There is a good reason why Jews excel at connecting people. They are the only nation in the world with an official birthday. The Torah writes that on the 6th of the Hebrew month of Sivan, 2488 on the Hebrew calendar (1272 BC), the Jewish people was pronounced. The prerequisite for the declaration of the Jewish people was that they unite “as one man with one heart.” Since that momentous event, the rise and fall of the Jewish people has depended on their level of dedication to the principle of unity.

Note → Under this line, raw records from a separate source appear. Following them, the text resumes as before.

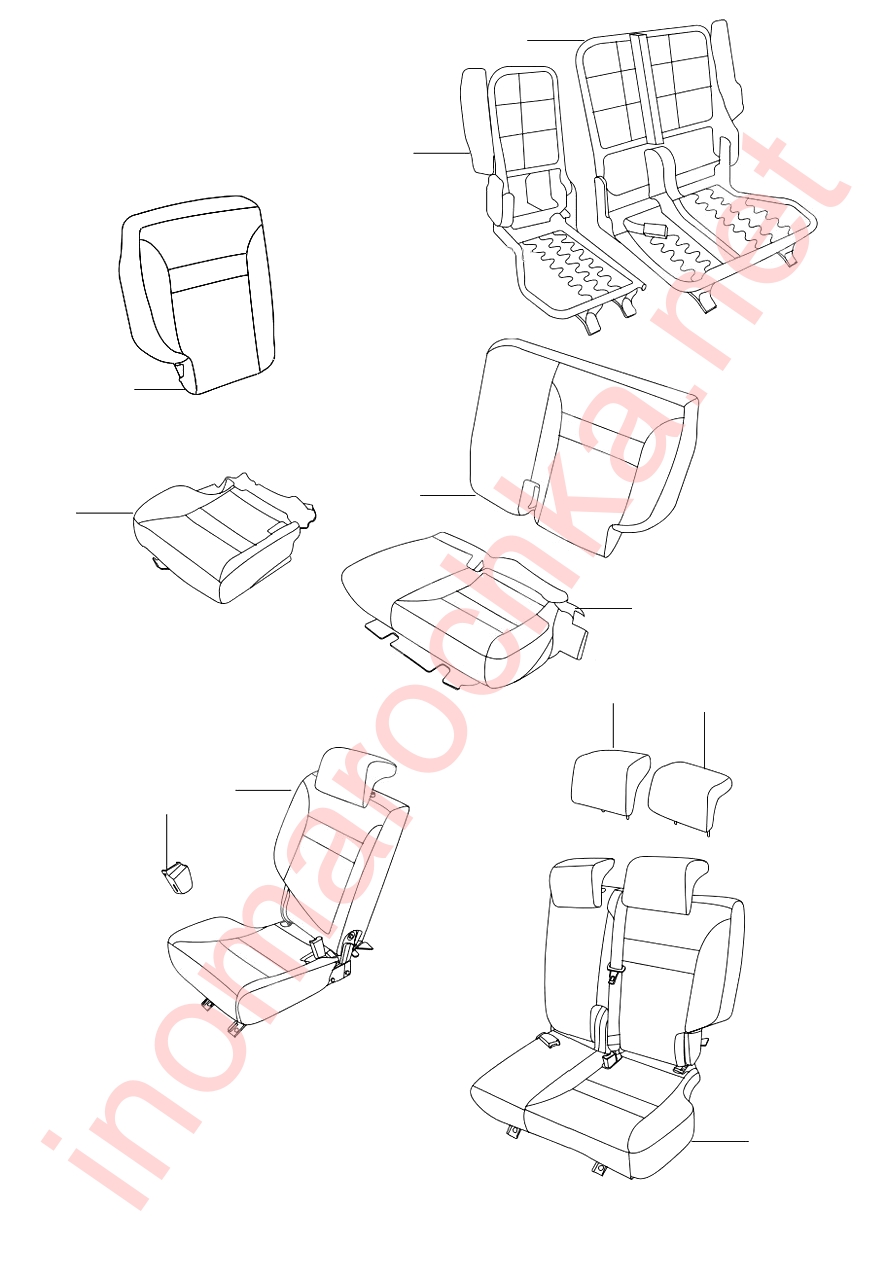 inomarochka.net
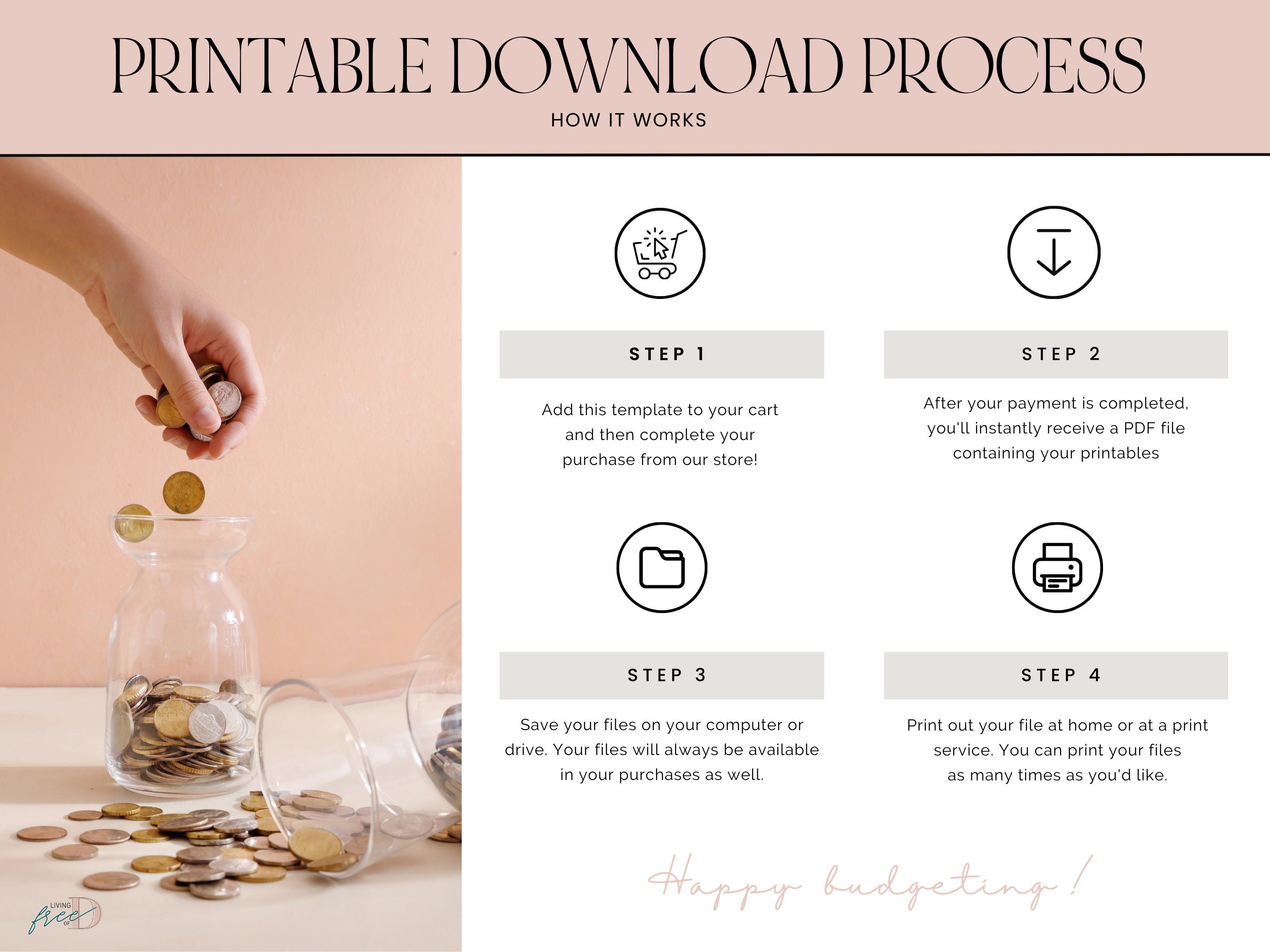 PRINTABLE DOWNLOAD PROCESS

HOW IT WORKS

STEP 1

Add this template to your cart and then complete your purchase from our store!

STEP 2

After your payment is completed, you'll instantly receive a PDF file containing your printables

STEP 3

Save your files on your computer or drive. Your files will always be available in your purchases as well.

STEP 4

Print out your file at home or at a print service. You can print your files as many times as you'd like.

Happy budgeting!

LIVING free OF D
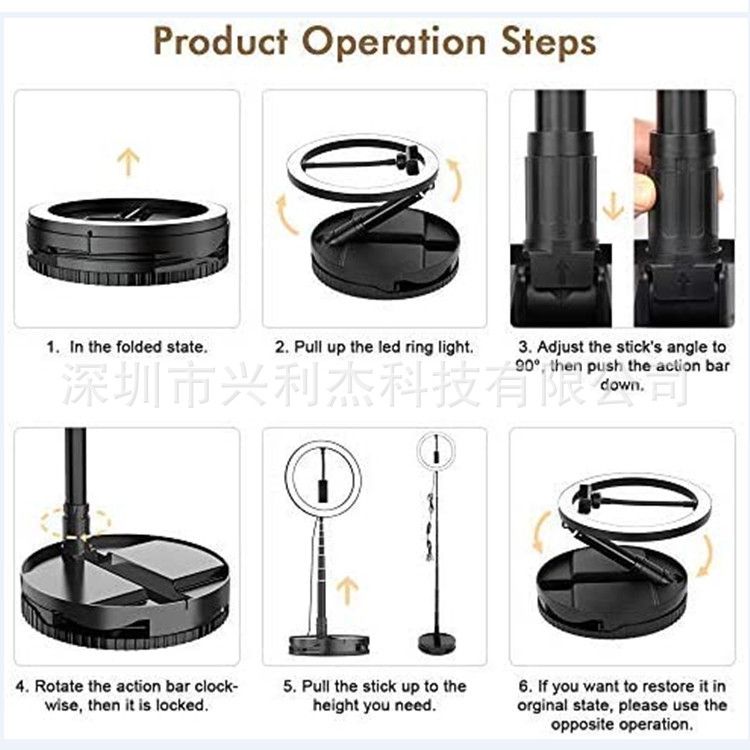 Product Operation Steps

1. In the folded state.

2. Pull up the led ring light.

3. Adjust the stick's angle to 90°, then push the action bar down.

深圳市兴利杰科技有限公司

4. Rotate the action bar clockwise, then it is locked.

5. Pull the stick up to the height you need.

6. If you want to restore it in orginal state, please use the opposite operation.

In the centuries following their inauguration, the Jews endured countless internal conflicts. They overcame them by applying the law that King Solomon succinctly worded, “Hate stirs strife, and love covers all crimes” (Prov 10:12). Around the beginning of the Common Era, they lost their ability to “cover their hatred with love,” and the alienation between them evolved into such hatred that it brought upon them the exile from the Land of Israel and the ruin of the Temple. The Talmud (Masechet Yoma) states this very clearly: “The Second Temple … why was it ruined? Because there was unfounded hatred in it.”

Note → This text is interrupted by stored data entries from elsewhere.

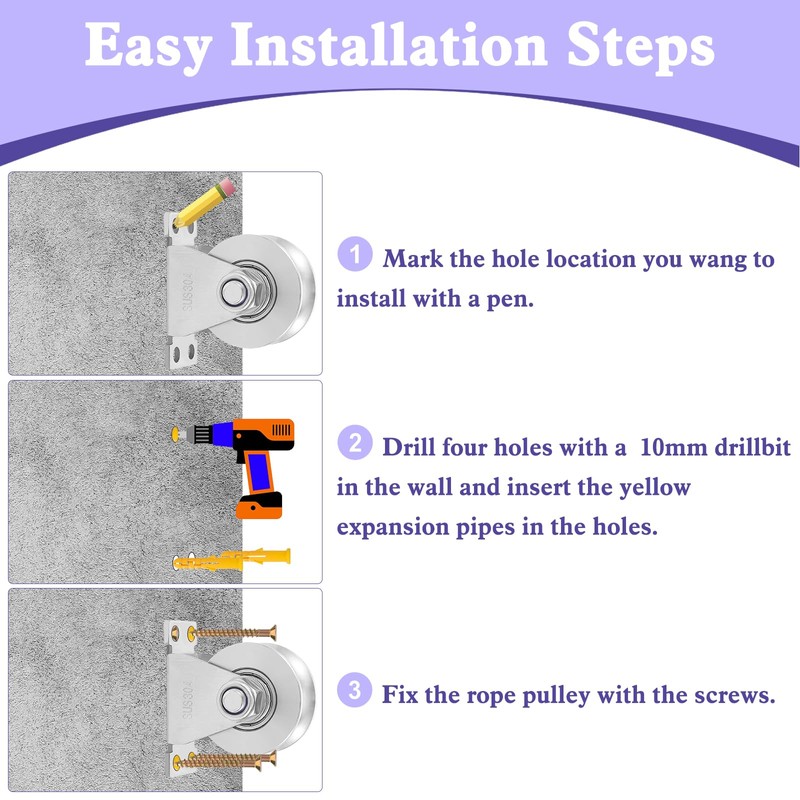 Easy Installation Steps

SUS304

1 Mark the hole location you wang to install with a pen.

2 Drill four holes with a 10mm drillbit in the wall and insert the yellow expansion pipes in the holes.

SUS304

3 Fix the rope pulley with the screws.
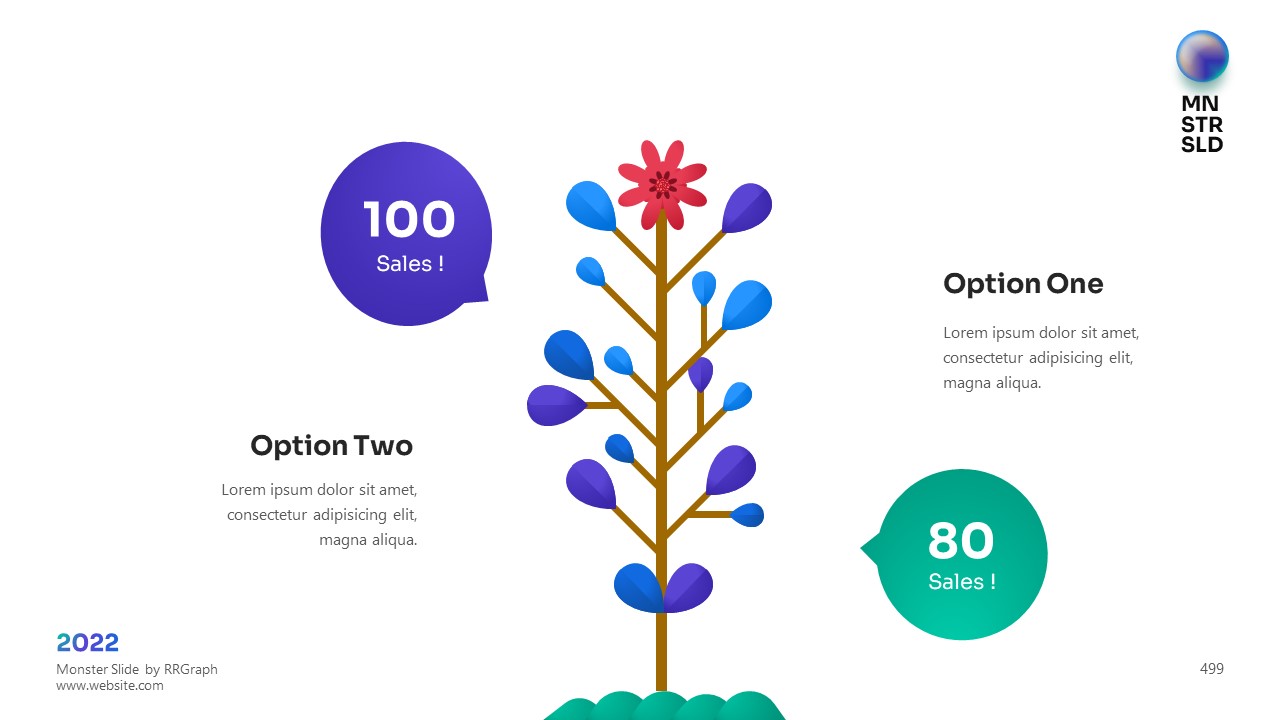 MN
STR
SLD

100
Sales !

Option One

Lorem ipsum dolor sit amet, consectetur adipisicing elit, magna aliqua.

Option Two

Lorem ipsum dolor sit amet, consectetur adipisicing elit, magna aliqua.

80
Sales !

2022
Monster Slide by RRGraph
www.website.com

499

Following the ruin of the Temple and the exile from the Land of Israel, Jews remained experts in connection, but they no longer wanted to connect the nation “as one man with one heart.” Instead, they used the skill they had honed for centuries to promote the interests of their coteries. Political success requires good connections. As a result, politicians have always employed Jewish advisors, usually under the (derogatory) title: “Court Jew.” Just recently, Jonathan Levi of the Forward asked, “Is Jared Kushner the ‘Court Jew’ of Donald Trump’s Realm?”

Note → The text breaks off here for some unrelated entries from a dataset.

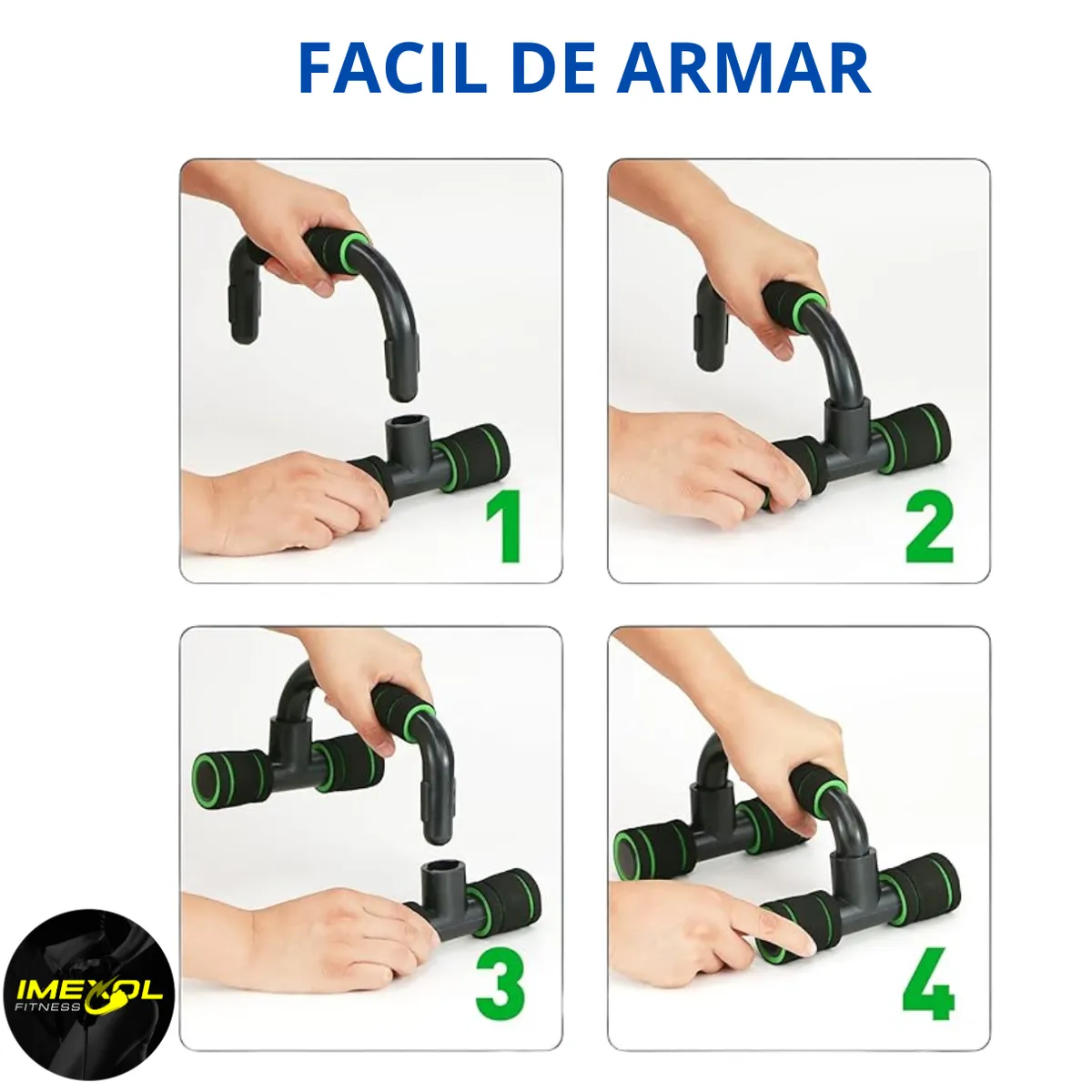 FACIL DE ARMAR

1

2

3

4

IMEXOL
FITNESS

Making America Great Again
Draining the swamp will require Jews in Donald Trump’s administration to work differently than in all previous administrations. To succeed, America must be a united nation. Trump needs to require that first and foremost, the Jews facilitate connections and rapport among themselves on both sides of the political map. Subsequently, they must extend that amity to the rest of the nation.
If the Jews, who are in key positions in both parties, establish trust and understanding among themselves, it will facilitate a reconciliation process with the Democratic Party and the possibility to establish a government that enjoys the full support of Congress. The longer Trump waits, the harder it will be for him to operate, as divisive forces such as Barack Obama, John McCain, and Bernie Sanders grow stronger through the relentless push of neoliberal news media, which encompass nearly all major networks including, to a degree, Fox News.
Typically, advisors to the president suggest in which direction to lead the country and how to bring it there. But Donald Trump is not your ordinary president. He is a businesslike leader who determines how he wants his advisors to help him. If he is smart, he will tell them to draw up a roadmap leading from the current partisanship to trust, cooperation, and eventual cohesion of the American society and the political establishment. This will make America not only great, but also a role model for all other nations, “a light unto nations,” if you will. Implementing a plan of this nature will drain the swamp for certain, and will guarantee America’s future of safety, peace, and world leadership.